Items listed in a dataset
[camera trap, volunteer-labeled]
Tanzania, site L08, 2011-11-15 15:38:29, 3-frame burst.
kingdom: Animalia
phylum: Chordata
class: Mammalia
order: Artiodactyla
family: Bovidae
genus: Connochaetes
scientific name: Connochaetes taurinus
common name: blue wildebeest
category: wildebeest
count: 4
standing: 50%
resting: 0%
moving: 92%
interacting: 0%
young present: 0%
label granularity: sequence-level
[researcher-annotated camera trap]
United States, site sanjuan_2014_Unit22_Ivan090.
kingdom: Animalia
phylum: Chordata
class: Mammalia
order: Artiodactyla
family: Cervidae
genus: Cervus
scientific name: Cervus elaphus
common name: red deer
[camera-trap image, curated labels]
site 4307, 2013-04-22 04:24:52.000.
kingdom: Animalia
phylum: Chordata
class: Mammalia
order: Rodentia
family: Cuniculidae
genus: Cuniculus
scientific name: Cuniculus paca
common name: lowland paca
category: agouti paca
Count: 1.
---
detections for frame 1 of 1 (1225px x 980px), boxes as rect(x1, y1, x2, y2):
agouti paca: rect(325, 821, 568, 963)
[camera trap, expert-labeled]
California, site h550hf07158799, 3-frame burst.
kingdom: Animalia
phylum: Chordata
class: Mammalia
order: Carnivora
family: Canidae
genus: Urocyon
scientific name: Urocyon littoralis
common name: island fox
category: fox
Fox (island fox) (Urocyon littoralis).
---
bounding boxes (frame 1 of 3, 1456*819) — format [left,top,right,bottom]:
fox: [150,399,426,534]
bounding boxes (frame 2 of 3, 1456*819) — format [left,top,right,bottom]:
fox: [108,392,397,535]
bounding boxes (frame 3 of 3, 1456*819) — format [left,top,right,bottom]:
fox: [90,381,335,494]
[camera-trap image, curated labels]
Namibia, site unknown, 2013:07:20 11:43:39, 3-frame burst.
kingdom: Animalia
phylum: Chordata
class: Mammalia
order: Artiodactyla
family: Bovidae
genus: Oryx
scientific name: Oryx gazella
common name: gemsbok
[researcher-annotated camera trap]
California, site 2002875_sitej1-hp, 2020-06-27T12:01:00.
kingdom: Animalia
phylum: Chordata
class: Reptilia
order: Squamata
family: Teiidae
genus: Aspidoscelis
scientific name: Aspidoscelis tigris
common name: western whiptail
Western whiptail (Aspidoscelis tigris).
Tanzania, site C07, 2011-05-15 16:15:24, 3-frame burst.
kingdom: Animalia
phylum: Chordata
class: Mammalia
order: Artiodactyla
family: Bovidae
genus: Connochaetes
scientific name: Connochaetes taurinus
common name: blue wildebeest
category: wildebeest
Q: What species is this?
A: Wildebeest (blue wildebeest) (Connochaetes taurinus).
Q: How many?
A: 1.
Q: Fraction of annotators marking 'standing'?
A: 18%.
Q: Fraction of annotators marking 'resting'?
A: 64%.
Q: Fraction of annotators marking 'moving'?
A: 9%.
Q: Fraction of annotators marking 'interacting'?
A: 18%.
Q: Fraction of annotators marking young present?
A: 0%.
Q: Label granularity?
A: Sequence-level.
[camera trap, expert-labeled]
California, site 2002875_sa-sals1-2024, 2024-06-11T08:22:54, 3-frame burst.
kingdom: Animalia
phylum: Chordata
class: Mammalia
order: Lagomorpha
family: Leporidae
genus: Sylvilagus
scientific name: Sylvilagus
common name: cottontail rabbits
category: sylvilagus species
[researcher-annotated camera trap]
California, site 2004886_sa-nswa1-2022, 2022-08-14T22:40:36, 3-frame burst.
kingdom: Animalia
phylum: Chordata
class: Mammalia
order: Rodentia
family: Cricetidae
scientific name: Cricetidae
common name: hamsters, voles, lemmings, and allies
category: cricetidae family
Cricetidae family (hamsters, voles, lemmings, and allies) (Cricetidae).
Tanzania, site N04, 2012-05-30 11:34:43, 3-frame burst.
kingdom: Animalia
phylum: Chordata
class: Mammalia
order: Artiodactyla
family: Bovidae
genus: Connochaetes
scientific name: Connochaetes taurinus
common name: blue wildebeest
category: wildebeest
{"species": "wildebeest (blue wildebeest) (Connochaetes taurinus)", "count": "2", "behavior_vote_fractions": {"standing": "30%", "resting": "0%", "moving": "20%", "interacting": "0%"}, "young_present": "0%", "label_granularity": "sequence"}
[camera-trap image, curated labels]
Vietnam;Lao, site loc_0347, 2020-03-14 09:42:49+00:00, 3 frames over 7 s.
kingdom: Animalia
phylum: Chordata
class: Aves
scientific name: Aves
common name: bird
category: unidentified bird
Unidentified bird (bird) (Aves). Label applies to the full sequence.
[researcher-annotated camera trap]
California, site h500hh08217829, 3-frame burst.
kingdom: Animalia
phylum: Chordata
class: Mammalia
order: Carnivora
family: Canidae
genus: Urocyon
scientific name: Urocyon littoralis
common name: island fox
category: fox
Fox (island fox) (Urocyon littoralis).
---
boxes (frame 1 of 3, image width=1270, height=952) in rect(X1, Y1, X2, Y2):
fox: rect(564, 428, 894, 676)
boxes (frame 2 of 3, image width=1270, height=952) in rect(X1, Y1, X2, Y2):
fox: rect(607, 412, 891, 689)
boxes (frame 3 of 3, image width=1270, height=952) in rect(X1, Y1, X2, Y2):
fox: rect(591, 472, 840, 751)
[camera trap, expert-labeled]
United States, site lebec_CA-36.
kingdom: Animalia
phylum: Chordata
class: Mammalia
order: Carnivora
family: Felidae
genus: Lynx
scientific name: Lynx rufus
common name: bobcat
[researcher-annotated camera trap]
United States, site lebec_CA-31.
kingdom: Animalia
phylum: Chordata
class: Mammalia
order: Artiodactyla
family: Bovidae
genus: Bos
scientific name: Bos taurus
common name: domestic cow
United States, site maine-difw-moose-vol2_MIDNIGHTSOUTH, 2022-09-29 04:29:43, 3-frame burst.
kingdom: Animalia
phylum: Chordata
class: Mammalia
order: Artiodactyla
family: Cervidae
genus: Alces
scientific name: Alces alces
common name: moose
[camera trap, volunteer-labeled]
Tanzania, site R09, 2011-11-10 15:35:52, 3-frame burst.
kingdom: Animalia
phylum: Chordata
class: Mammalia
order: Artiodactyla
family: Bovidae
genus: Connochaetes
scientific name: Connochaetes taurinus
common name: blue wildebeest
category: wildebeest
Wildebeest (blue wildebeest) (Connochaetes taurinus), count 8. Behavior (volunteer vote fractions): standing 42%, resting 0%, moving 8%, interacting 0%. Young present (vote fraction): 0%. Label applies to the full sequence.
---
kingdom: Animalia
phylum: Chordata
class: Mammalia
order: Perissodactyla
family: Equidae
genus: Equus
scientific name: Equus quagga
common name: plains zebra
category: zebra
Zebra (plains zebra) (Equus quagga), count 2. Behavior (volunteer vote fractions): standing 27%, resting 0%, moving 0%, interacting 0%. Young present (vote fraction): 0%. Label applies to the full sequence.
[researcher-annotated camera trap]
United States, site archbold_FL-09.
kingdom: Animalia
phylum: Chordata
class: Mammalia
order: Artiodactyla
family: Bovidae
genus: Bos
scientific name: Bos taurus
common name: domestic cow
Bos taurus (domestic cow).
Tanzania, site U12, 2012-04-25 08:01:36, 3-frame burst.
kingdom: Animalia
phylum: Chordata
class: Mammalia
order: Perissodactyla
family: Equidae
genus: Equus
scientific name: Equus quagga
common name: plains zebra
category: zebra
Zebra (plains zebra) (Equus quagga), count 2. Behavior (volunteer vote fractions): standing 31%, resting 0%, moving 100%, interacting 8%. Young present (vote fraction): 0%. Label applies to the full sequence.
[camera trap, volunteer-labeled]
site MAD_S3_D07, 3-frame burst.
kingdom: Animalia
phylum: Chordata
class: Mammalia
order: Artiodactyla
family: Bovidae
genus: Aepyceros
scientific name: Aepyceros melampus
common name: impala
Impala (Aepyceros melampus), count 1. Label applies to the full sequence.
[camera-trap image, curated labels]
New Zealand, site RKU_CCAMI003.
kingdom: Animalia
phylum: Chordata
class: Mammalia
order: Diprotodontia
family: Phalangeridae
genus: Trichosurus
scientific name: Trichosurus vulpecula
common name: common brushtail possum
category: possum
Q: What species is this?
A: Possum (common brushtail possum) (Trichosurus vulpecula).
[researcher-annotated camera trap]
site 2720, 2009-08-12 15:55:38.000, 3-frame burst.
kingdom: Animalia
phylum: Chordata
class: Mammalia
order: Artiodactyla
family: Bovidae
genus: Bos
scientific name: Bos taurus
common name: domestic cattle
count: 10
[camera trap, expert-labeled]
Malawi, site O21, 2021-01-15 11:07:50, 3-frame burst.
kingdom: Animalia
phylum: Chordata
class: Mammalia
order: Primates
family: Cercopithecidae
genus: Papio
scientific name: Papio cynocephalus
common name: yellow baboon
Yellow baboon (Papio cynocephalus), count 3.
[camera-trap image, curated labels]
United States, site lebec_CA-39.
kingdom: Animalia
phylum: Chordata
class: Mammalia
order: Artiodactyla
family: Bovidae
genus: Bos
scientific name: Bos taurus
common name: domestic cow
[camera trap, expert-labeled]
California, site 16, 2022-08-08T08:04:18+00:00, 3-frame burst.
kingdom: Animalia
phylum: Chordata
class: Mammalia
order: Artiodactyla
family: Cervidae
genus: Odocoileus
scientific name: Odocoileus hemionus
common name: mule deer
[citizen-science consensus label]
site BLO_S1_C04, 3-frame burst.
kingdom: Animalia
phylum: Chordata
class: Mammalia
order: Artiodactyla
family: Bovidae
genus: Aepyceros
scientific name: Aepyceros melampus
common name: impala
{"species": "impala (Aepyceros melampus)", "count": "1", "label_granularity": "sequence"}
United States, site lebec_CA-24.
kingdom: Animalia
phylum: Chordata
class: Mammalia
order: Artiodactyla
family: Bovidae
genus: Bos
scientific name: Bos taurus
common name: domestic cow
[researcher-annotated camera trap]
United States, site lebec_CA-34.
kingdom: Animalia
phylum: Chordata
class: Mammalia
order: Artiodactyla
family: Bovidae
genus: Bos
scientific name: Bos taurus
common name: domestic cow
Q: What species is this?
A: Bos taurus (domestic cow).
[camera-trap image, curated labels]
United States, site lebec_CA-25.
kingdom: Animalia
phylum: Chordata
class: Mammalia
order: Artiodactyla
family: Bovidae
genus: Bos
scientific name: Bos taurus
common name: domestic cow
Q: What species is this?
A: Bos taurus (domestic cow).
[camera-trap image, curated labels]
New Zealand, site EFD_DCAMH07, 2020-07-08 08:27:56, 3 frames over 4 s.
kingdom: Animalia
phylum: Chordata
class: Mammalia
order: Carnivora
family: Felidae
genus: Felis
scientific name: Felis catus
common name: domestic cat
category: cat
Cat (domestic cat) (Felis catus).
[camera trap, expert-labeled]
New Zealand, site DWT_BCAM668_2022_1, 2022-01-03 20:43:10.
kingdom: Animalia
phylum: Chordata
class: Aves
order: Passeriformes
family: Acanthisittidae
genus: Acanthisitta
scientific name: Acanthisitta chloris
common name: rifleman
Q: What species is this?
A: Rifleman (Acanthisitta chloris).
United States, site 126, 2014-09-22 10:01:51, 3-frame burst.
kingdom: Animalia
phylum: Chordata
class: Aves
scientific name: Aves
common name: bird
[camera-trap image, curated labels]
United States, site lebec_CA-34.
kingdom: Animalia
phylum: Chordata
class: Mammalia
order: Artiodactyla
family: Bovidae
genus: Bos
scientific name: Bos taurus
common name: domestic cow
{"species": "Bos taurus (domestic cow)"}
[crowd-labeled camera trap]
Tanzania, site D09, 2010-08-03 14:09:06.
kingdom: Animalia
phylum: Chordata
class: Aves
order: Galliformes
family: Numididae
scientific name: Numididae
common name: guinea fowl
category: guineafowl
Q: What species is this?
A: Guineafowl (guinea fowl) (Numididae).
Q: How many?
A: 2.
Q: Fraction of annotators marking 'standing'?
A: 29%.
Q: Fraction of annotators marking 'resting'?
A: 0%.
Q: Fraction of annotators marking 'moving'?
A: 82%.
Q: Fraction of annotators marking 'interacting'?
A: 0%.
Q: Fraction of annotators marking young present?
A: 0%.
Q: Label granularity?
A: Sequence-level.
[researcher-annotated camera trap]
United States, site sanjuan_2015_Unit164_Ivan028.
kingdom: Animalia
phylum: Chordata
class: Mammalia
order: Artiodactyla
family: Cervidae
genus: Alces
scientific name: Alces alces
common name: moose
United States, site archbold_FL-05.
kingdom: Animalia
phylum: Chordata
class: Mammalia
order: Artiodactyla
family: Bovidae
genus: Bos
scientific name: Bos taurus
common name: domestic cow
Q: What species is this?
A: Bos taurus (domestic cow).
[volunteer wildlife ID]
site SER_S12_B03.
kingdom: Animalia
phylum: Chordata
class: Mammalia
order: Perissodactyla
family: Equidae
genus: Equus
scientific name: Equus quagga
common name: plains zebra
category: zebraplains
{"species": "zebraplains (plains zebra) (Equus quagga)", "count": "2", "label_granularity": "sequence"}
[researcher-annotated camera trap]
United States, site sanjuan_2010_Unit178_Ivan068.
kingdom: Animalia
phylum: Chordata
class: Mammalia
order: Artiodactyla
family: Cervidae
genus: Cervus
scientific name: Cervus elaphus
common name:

### WHAT THIS TASK INVOLVES
With the line containing "category: zebraplains" as the start and the last line of the entries as the end, print that whole span exactly.

### ANSWER TO THIS PROBLEM
category: zebraplains
{"species": "zebraplains (plains zebra) (Equus quagga)", "count": "2", "label_granularity": "sequence"}
[researcher-annotated camera trap]
United States, site sanjuan_2010_Unit178_Ivan068.
kingdom: Animalia
phylum: Chordata
class: Mammalia
order: Artiodactyla
family: Cervidae
genus: Cervus
scientific name: Cervus elaphus
common name:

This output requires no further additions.